Cette phrase, c’est toute l’entreprise. Tout ce que nous construisons découle de notre refus de choisir entre capacité et contrôle.
Les modèles sont assez bons. Ce qui manque, c’est tout ce qui les entoure : qui a le droit d’utiliser quoi, sur quelles données, avec l’approbation de qui, à quel coût et avec quelle trace. Sans cette couche, l’IA dans une entreprise n’est qu’un ensemble d’habitudes privées.
La réponse n’est pas de ralentir l’IA. C’est de lui donner un endroit légitime où s’exécuter – un lieu où une action peut être proposée, comprise, approuvée et tracée. Capacité et contrôle ne s’opposent pas ; c’est le contrôle qui rend la capacité utilisable au travail.
Nous pensons aussi que les personnes qui font le travail doivent en profiter les premières.
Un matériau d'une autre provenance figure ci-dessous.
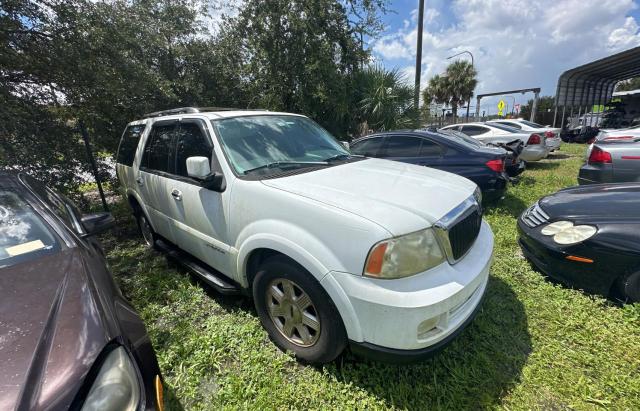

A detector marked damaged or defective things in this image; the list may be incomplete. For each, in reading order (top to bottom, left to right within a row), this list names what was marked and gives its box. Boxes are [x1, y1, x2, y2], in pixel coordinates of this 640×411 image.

windshield of damaged car [212, 114, 348, 175]
windshield of damaged car [0, 189, 60, 268]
Si une plateforme se contente de mieux informer la direction sans faciliter la journée de personne, elle ne sera pas adoptée – et une plateforme non adoptée ne gouverne rien.
Toute action qui écrit, envoie ou dépense peut exiger une signature humaine. Une automatisation sans responsable n’est pas une fonctionnalité que nous livrerons.
Vous apportez vos propres comptes fournisseurs et vous les payez directement. Notre intérêt, c’est la plateforme, pas votre facture de tokens.
Nous préférons vous dire ce que le produit ne fait pas encore plutôt que de laisser entendre des certifications et des capacités que nous ne pouvons pas prouver.
Le contexte sur la manière dont le travail se fait appartient à l’organisation de façon agrégée, et à chaque personne pour ce qui la concerne. Pas à la surveillance.
Tandevia est exploité par une société de logiciels tchèque établie, dotée d’un système de management audité, et non par une jeune entreprise à son premier projet.
Tout ce qui précède est une affirmation sur notre façon de construire. L’essai sert à la vérifier.